*** Entries shown ***

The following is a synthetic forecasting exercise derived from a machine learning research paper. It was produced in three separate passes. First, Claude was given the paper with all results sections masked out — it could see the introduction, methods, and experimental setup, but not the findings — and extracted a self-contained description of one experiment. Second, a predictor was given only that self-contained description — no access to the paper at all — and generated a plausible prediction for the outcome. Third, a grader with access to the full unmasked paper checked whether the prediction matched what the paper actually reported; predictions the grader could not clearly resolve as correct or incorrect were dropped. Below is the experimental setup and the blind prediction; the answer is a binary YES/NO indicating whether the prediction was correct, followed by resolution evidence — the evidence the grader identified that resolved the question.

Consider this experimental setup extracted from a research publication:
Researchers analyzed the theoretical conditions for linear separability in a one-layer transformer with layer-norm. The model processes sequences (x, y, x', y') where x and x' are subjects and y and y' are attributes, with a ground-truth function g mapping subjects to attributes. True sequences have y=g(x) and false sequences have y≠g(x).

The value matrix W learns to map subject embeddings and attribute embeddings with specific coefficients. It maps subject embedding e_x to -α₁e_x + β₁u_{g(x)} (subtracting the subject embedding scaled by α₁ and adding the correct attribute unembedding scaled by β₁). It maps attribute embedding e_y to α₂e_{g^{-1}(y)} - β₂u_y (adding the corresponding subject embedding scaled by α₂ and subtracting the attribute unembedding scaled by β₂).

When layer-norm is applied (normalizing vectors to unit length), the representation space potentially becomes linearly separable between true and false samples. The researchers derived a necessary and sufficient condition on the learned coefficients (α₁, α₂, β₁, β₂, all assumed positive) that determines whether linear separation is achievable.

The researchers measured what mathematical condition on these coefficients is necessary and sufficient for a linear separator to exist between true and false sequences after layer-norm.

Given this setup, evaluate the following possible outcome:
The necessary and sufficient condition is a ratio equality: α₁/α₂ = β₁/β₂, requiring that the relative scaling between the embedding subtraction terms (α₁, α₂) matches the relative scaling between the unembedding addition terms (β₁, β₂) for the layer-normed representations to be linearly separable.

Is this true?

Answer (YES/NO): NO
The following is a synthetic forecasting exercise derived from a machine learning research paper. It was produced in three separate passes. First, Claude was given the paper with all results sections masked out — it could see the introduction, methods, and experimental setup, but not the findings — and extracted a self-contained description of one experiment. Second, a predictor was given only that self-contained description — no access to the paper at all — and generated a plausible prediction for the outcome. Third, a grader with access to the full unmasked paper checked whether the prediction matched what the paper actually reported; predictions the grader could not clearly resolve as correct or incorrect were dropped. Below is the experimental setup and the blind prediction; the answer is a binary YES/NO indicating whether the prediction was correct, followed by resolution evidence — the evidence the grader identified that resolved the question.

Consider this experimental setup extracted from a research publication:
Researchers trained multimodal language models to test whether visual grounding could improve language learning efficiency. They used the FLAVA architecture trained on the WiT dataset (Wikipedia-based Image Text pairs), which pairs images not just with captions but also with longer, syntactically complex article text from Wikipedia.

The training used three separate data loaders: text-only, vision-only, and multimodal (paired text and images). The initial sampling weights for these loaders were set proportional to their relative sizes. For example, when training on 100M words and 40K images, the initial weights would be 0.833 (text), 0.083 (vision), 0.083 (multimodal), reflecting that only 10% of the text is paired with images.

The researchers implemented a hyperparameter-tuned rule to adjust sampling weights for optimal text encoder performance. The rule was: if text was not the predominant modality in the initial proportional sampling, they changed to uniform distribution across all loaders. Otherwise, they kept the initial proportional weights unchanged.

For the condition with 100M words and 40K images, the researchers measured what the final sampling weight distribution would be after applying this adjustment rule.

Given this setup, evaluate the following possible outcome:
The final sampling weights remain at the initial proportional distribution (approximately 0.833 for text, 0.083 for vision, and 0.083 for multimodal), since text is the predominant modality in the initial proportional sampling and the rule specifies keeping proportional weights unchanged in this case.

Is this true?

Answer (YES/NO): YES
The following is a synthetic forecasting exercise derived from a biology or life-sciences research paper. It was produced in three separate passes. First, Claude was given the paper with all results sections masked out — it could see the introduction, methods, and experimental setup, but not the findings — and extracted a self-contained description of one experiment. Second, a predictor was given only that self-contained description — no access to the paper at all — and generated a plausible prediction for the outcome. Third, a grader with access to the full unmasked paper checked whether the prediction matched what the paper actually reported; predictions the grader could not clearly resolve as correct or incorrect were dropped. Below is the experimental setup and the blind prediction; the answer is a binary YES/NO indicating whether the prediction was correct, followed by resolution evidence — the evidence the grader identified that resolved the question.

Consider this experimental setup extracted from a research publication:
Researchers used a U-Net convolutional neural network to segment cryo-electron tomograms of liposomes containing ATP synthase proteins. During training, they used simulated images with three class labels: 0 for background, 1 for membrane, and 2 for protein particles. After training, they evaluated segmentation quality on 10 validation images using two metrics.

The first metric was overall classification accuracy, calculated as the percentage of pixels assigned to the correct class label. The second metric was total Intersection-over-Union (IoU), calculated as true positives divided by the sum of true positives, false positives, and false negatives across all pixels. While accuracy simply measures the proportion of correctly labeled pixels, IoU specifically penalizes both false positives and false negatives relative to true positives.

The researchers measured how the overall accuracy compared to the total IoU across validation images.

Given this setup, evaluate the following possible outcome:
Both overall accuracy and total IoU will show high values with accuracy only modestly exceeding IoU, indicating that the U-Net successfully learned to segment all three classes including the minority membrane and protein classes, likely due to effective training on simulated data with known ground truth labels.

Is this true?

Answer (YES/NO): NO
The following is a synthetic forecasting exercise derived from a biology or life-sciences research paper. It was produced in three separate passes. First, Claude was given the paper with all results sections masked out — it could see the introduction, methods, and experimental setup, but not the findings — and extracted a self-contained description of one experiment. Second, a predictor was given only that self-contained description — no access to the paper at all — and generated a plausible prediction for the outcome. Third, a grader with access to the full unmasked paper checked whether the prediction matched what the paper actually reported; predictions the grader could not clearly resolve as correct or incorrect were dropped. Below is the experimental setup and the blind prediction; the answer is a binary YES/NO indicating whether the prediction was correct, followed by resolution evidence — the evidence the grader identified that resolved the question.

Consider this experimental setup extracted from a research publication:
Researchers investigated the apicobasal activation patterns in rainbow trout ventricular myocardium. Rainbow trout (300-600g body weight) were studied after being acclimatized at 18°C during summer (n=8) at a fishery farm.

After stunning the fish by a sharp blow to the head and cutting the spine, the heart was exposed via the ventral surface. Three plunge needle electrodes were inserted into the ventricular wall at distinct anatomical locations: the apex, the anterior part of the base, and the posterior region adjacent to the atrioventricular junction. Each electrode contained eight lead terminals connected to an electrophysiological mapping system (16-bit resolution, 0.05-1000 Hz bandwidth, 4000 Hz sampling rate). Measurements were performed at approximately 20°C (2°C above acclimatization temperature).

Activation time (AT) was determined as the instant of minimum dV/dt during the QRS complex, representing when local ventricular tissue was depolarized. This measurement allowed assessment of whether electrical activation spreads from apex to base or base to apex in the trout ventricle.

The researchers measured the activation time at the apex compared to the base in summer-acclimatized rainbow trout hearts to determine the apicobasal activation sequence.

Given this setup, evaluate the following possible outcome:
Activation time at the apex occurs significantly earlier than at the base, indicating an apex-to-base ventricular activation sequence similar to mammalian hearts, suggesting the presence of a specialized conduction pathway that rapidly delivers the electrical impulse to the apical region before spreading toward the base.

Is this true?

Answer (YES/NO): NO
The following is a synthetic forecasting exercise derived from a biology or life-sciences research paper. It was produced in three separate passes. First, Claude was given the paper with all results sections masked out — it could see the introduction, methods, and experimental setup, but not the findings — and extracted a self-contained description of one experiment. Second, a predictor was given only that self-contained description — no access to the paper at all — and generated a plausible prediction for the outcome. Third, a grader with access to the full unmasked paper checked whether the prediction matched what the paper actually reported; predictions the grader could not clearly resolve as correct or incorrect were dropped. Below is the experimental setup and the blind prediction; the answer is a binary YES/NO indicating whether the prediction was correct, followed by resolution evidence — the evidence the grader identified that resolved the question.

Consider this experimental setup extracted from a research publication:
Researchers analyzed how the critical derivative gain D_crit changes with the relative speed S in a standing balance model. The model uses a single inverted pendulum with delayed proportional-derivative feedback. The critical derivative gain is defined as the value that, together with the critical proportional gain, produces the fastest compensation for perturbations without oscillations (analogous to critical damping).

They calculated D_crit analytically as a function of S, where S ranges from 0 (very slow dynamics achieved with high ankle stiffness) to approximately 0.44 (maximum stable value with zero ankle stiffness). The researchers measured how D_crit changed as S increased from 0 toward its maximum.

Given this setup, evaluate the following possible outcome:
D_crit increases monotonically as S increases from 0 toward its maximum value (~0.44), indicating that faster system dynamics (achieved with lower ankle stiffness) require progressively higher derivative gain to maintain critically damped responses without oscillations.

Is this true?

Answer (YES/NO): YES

*** End of Entries shown ***

§ About this exercise
Filter the data above, keeping only lines that include the string "apicobasal".

§ Answer section
Researchers investigated the apicobasal activation patterns in rainbow trout ventricular myocardium. Rainbow trout (300-600g body weight) were studied after being acclimatized at 18°C during summer (n=8) at a fishery farm.
The researchers measured the activation time at the apex compared to the base in summer-acclimatized rainbow trout hearts to determine the apicobasal activation sequence.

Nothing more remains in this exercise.